Go through the data below and transcribe it exactly. Omit the images.

## Material for this exercise
○ ○ ○
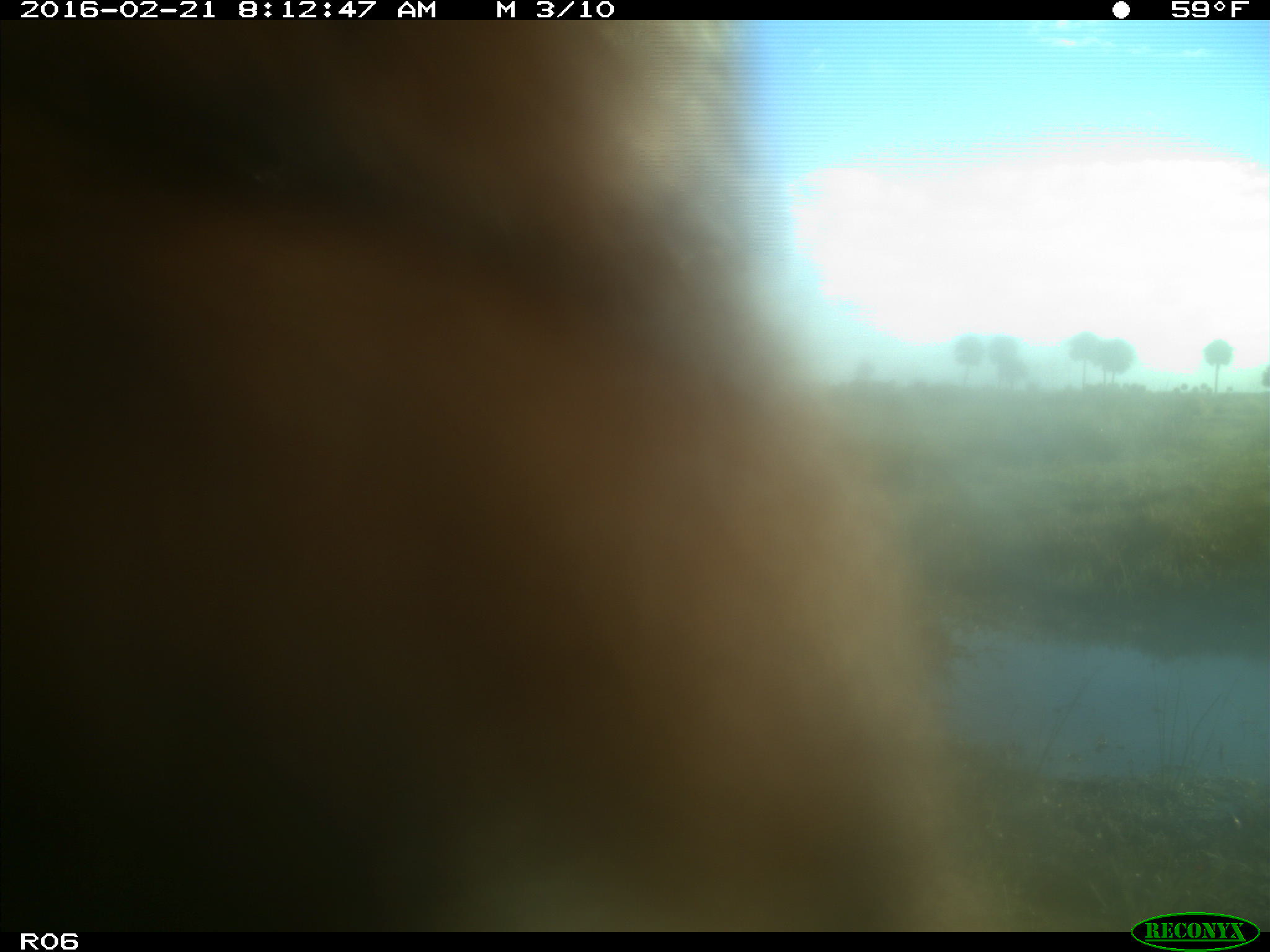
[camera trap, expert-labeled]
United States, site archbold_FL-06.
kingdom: Animalia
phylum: Chordata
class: Mammalia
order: Artiodactyla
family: Bovidae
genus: Bos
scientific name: Bos taurus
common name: domestic cow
Bos taurus (domestic cow).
○ ○ ○
## Solution to this task
[camera trap, expert-labeled]
United States, site archbold_FL-06.
kingdom: Animalia
phylum: Chordata
class: Mammalia
order: Artiodactyla
family: Bovidae
genus: Bos
scientific name: Bos taurus
common name: domestic cow
Bos taurus (domestic cow).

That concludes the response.